Automatic Resource-Constrained Static Task Parallelization - A Generic Approach

Computer science, more specifically High Performance Computing (HPC)


This thesis intends to show how to efficiently exploit the parallelism present in scientific computer applications in order to enjoy the performance benefits that multiprocessors can provide, using a new automatic task parallelization methodology for compilers. The key characteristics of this research work are resource constraints and static scheduling.

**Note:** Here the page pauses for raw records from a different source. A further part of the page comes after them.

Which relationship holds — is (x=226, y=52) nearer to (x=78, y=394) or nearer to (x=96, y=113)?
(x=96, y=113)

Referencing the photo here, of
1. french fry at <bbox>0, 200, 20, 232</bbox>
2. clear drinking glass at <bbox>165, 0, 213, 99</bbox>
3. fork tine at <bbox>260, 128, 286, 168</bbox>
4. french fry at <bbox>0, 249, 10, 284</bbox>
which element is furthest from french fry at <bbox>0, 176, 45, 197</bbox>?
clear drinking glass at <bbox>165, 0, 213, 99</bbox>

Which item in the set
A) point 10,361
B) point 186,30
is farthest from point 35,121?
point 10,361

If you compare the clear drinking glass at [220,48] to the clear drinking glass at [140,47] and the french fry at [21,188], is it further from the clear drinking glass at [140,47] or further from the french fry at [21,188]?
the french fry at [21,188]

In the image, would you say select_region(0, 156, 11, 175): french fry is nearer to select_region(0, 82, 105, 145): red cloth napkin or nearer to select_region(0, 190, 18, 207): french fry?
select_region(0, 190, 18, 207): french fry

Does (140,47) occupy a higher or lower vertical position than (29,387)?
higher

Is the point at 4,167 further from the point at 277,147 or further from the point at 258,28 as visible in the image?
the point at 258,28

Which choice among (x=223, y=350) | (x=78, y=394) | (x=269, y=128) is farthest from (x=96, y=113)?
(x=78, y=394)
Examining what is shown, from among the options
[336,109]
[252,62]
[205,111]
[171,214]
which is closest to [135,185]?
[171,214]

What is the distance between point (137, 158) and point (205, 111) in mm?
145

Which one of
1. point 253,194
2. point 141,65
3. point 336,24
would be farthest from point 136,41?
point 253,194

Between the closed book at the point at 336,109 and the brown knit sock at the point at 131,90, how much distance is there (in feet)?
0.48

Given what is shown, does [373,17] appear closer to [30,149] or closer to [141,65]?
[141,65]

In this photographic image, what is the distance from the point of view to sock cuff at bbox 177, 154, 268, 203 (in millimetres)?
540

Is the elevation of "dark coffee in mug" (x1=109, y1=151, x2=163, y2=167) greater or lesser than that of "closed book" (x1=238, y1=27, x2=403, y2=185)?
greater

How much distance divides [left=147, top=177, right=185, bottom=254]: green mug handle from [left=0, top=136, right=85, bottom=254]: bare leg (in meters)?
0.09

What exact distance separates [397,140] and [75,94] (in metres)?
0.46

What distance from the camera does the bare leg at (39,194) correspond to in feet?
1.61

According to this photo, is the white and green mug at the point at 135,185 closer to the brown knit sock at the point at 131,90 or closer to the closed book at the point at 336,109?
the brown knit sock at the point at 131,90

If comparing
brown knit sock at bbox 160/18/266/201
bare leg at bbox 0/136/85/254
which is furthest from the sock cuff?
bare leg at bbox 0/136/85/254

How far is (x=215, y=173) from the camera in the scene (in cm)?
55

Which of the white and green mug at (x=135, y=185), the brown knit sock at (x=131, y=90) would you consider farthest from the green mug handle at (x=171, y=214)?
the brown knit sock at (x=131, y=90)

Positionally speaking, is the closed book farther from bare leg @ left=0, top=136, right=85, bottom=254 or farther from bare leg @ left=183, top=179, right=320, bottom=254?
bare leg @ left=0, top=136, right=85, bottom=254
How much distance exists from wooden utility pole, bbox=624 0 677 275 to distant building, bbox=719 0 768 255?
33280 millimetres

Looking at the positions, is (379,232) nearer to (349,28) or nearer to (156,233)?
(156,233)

Automatic Task Parallelization:

The proposed methodology includes the techniques required to decompose scientific computer programs into tasks and generate equivalent parallel code, using a generic approach that targets both different parallel languages and architectures. We apply this methodology in PIPS, a comprehensive source-to-source compilation platform.Three issues are addressed. First, since extracting task parallelism from sequential codes is a scheduling problem, an efficient, automatic scheduling algorithm called BDSC for parallelism detection has been designed and implemented; the result is a scheduled data dependence graph, called SDG, a new task graph data structure. In a second step, a new generic parallel intermediate representation extension called SPIRE has been introduced, in which parallelized code can be expressed. Finally, wrapping up the goal of automatic parallelization, a new BDSC- and SPIRE-based parallel code generator had been implemented and integrated within the PIPS compiler framework. It targets both shared anddistributed memory systems, using automatically generated OpenMP and MPI code.

Research results:
  • The BDSC scheduling algorithm. It handles simultaneously two resource constraints, namely a bounded amount of memory per processor and a bounded number of processors. These  are key parameters when scheduling tasks on actual multiprocessors.
  • SPIRE. This new and general 3-step extension methodology can be used to map any intermediate representation (IR) used in compilation platforms for representing sequential programming constructs to a parallel IR.
  • A prototype of the algorithms presented in the thesis, implemented in the PIPS source-to-source compilation framework. Performance measurements for this new parallelization approach have been gathered for five significant programs: the image and signal processing benchmarks Harris and ABF, the SPEC2001 benchmark equake, the NAS parallel benchmark IS, and the FFT, targeting both shared and distributed memory architectures. Automatic translations into two parallel languages, OpenMP and MPI, have been developed.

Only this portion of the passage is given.